Journal of Advanced Transportation (Jan 2022)

A Bi-Level Optimization Model for Ride-Sourcing Platform’s Spatial Pricing Strategy

  • Wei Tang,
  • Heng Wang,
  • Yang Wang,
  • Chuqiao Chen,
  • Xiqun (Michael) Chen

DOI
https://doi.org/10.1155/2022/9120129
Journal volume & issue
Vol. 2022

Abstract

Read online

This article investigates a long-term optimal spatial pricing strategy for a ride-sourcing platform that serves a particular (possibly populated) area with profit-driven service providers (i.e., drivers) and time- and price-sensitive customers (i.e., passengers).

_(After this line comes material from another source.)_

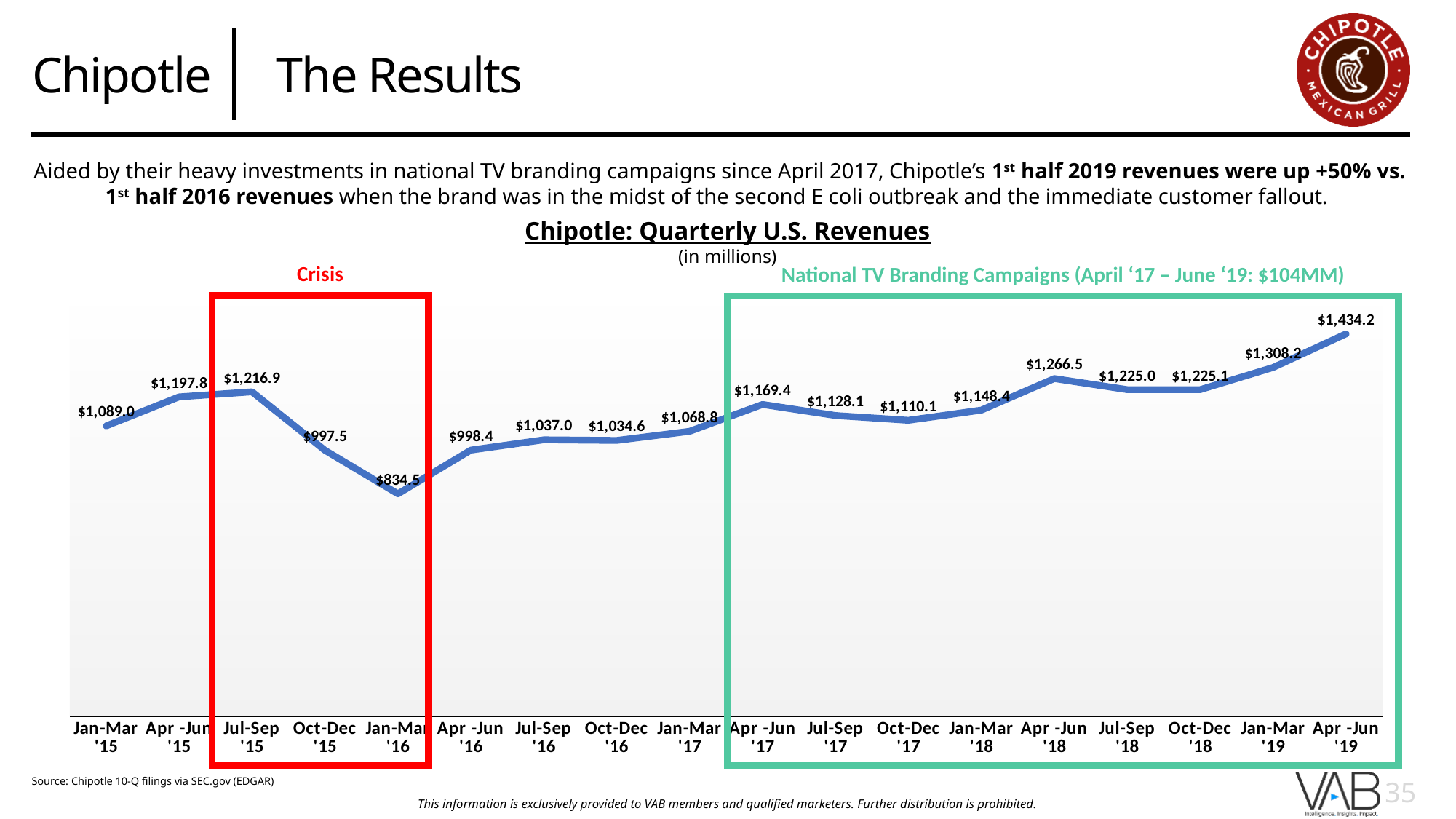
Which quarter has the lowest U.S. revenue on the chart? Jan-Mar '16 What was Chipotle's quarterly U.S. revenue for Jan-Mar '16? $834.5 Do revenues rise or fall from Jul-Sep '15 to Jan-Mar '16? Fall What is the difference between the revenue for Jul-Sep '15 and the revenue for Oct-Dec '15? $219.4 What is the difference between the revenue for Apr-Jun '19 and the revenue for Jan-Mar '16? $599.7 Which quarter has the highest U.S. revenue on the chart? Apr-Jun '19 What label is shown above the red box on the chart? Crisis How many quarters are plotted on the chart? 18 What kind of chart is shown on the slide? Line chart Which quarter had higher revenue, Jan-Mar '17 or Apr-Jun '17? Apr-Jun '17 What was Chipotle's quarterly U.S. revenue for Apr-Jun '18? $1,266.5 What was Chipotle's quarterly U.S. revenue for Apr-Jun '19? $1,434.2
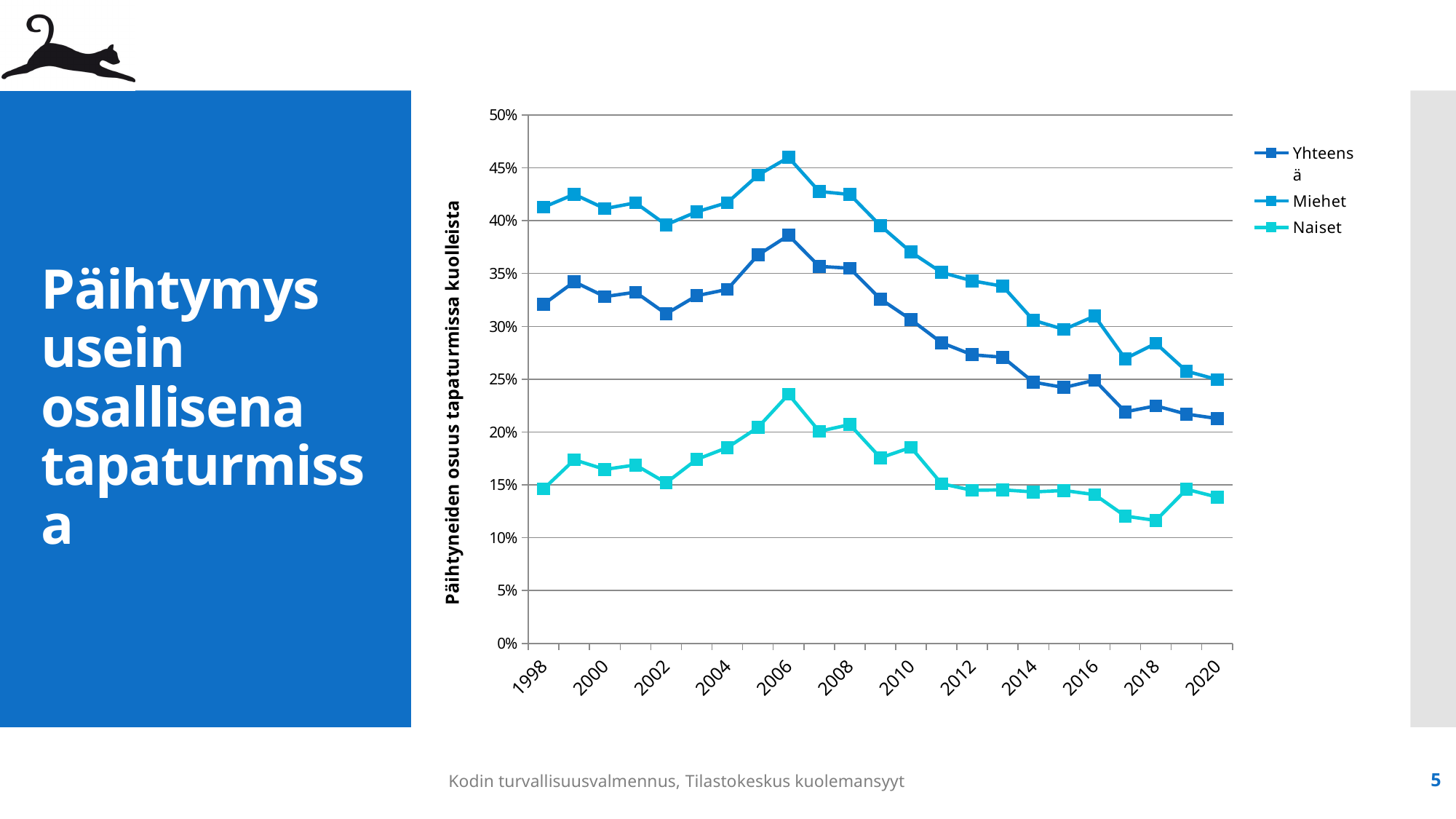
What kind of chart is shown on the slide? line chart How many series does the legend list? 3 In which year does the Miehet series reach its peak? 2006 What is the title of the vertical axis? Päihtyneiden osuus tapaturmissa kuolleista Which is larger in 2010, the value for Miehet or the value for Naiset? Miehet Is the value for Miehet in 2006 greater or less than 40%? greater Is the value for Naiset in 2018 greater or less than 15%? less Which series has the lowest values throughout the chart? Naiset Which series has the highest values throughout the chart? Miehet Do the values for Yhteensä rise or fall between 2006 and 2020? fall Is the value for Yhteensä in 2020 greater or less than 25%? less In which year does the Naiset series reach its peak? 2006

By observing that oftentimes, the price strategy is anisotropic and spatial-dependent, both the supply and request are endogenous, and we build an analytical bi-level optimization mode. In the upper-level formulation, the ride-sourcing platform aims at setting up the spatially heterogeneous pricing strategy to maximize its total profit. However, in the lower level, we solve the trip distribution model that characterizes the flow rates among zones given the travel demand rate at each zone. We prove that when the platform seeks to expand its business, the optimal number of participating drivers and their optimal wages will be influenced not only by the pricing strategy but also by the level of service of the entire platform. Our further investigation shows that the profit at a particular zone can be influenced by the potential customers’ service requests from other zones. Finally, we use the real-world data provided by DiDi Chuxing to numerically illustrate our model and theoretical results.